## Exercise directions
Search the listing below for the string "category" and copy every line where it occurs.

------

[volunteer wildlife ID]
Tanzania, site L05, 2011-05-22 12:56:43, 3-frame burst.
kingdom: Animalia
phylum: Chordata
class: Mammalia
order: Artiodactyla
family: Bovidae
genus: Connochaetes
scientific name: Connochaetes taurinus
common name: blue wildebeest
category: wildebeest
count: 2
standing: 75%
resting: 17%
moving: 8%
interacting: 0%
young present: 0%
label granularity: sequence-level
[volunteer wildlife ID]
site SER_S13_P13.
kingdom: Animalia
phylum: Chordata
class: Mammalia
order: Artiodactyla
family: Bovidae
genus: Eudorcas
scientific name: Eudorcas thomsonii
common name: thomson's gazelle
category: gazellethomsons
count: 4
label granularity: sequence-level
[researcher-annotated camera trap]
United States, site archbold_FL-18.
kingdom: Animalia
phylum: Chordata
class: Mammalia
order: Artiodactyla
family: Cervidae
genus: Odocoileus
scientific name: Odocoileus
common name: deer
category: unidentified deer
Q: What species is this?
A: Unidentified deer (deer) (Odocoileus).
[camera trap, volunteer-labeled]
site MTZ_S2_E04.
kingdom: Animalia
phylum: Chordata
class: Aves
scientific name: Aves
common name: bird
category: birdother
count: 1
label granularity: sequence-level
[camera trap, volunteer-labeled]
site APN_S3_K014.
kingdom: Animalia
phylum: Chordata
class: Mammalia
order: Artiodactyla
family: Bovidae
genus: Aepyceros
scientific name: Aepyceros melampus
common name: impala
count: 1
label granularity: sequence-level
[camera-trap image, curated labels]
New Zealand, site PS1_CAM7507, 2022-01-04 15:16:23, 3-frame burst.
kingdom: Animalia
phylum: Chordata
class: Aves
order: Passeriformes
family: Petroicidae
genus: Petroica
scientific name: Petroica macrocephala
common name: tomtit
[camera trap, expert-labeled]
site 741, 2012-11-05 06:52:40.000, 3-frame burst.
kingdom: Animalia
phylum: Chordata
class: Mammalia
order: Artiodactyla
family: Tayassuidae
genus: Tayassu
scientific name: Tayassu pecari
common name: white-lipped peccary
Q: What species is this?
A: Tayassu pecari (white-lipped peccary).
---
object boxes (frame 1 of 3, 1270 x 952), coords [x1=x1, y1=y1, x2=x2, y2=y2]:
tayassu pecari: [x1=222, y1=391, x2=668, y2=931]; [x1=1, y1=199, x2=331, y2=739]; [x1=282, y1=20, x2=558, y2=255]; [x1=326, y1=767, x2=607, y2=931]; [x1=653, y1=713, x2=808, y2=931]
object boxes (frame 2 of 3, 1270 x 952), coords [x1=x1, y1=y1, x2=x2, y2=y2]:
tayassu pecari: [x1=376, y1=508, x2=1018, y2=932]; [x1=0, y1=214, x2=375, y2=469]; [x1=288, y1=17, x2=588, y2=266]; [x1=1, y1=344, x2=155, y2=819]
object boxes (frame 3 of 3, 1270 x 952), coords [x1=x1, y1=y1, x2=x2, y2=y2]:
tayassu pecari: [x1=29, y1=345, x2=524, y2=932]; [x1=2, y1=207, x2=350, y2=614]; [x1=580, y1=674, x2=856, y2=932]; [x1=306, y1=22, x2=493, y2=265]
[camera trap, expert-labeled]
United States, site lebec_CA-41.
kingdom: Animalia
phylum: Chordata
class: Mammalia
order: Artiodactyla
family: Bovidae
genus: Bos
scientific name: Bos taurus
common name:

------

## Output for this exercise
category: wildebeest
category: gazellethomsons
category: unidentified deer
category: birdother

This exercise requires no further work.